Whether you are Protestant or Roman Catholic, Eastern Orthodoxy may seem rather exotic. Yet, studying it fascinates many, probably because its worldview and theological framework differ so greatly. Here are some of the significant differences in Eastern Orthodoxy:

 

  1. It does not hold to the universal jurisdiction or infallibility of the Pope.

  2. It rejects the Filioque clause, “and the Son,” that the Western Church added to the Nicene Creed.

  3. It embraces the doctrine of ancestral sin rather than original sin, emphasizing the healing of the image of God in human beings.

  4. It allows married men to become ordained as priests.
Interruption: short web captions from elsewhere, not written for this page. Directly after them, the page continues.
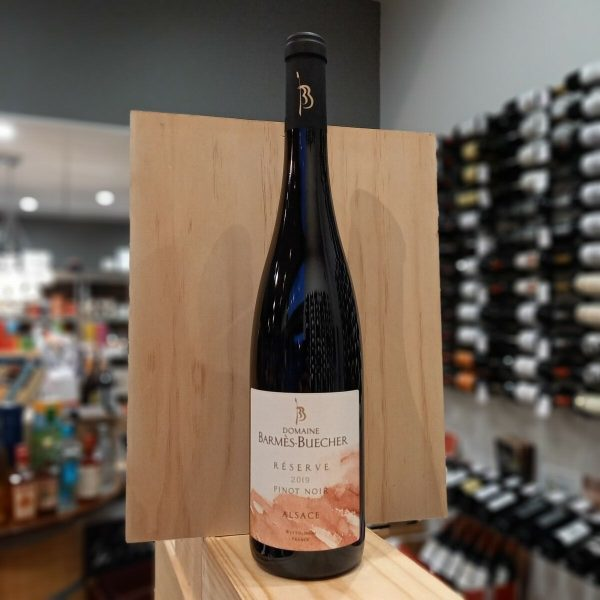 barmes PN rotated - Barmes Buecher Pinot Noir 2019 - Alsace 75cl - BIO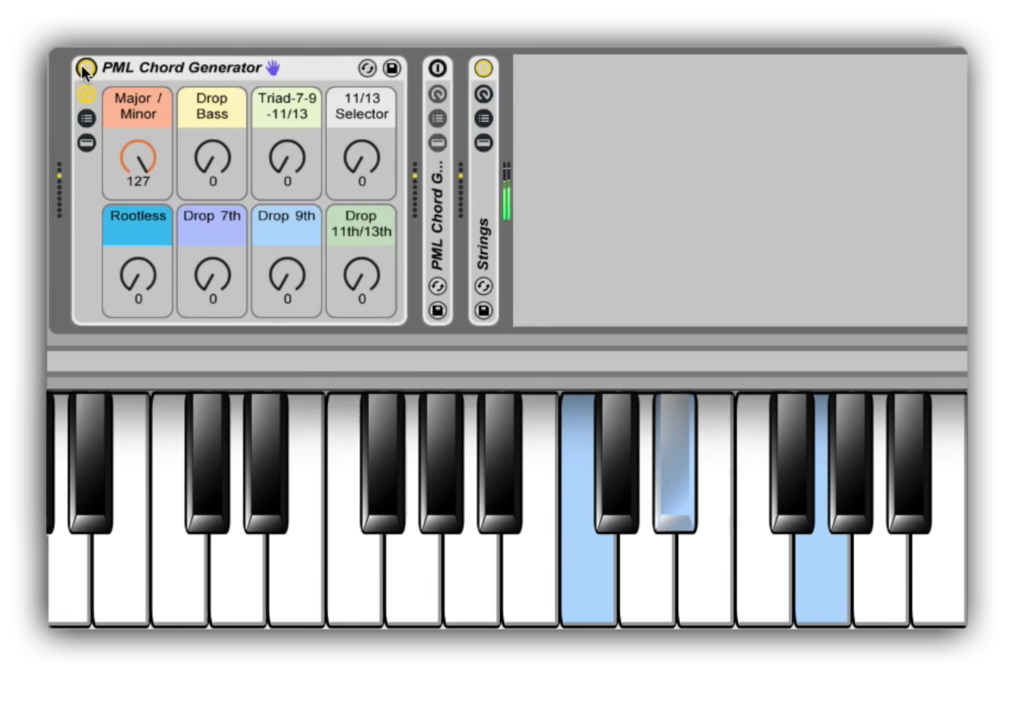 Create Awesome Chord Progressions with this FREE MIDI Rack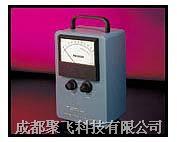 311TC便携式微量氧分析仪 Teledyne 311TC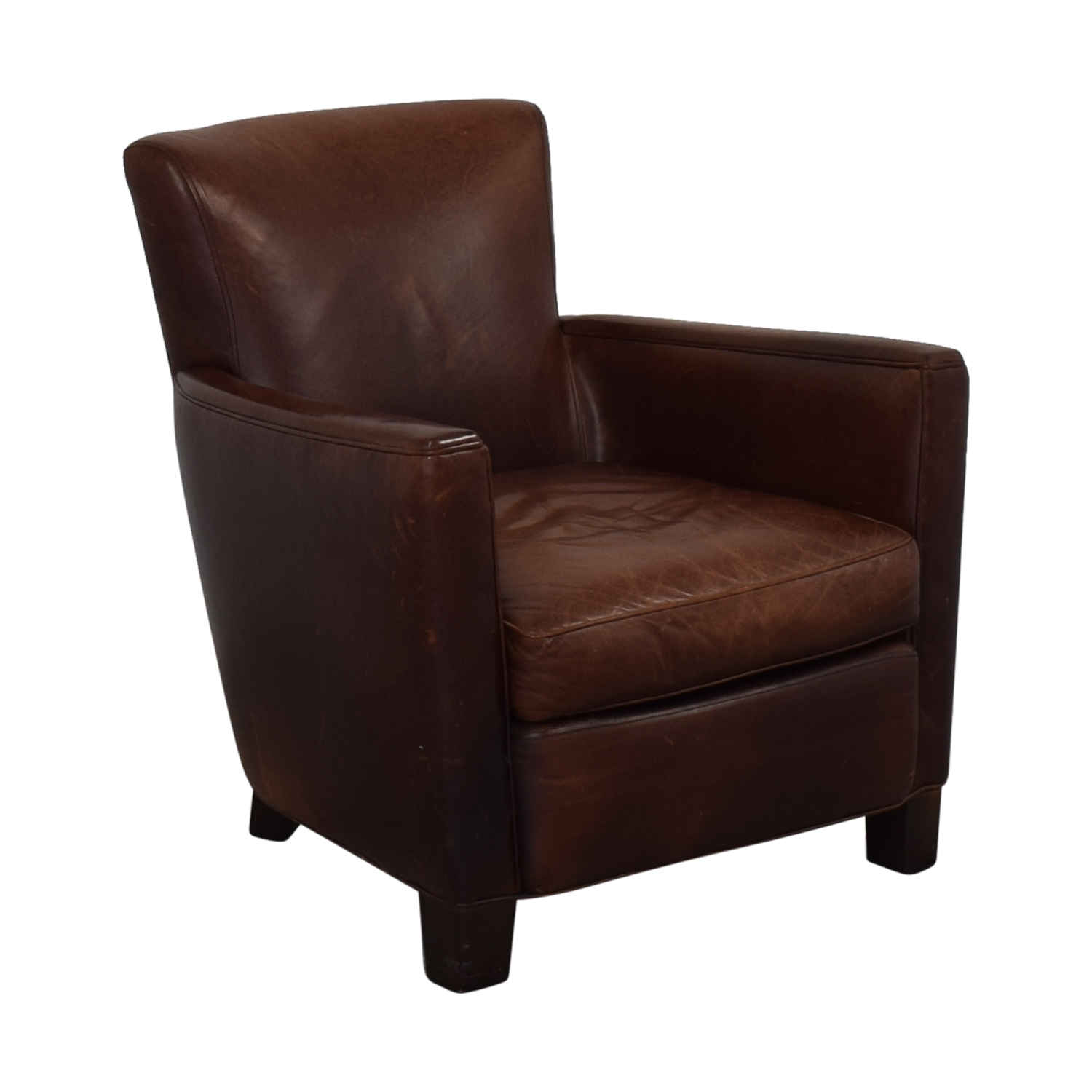 Crate & Barrel Briarwood Armchair / Chairs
  5. It makes use of icon veneration in devotion and worship. Icons are not worshiped, though people venerate them. Believers hold that icons provide a window into heaven. Iconography is a fascinating subject worth further exploration.

  6. It rejects the doctrine of purgatory.

  7. It does not accept the Roman Catholic dogma of the Immaculate Conception, defined in 1854, although it venerates Mary as all-holy and ever-virgin.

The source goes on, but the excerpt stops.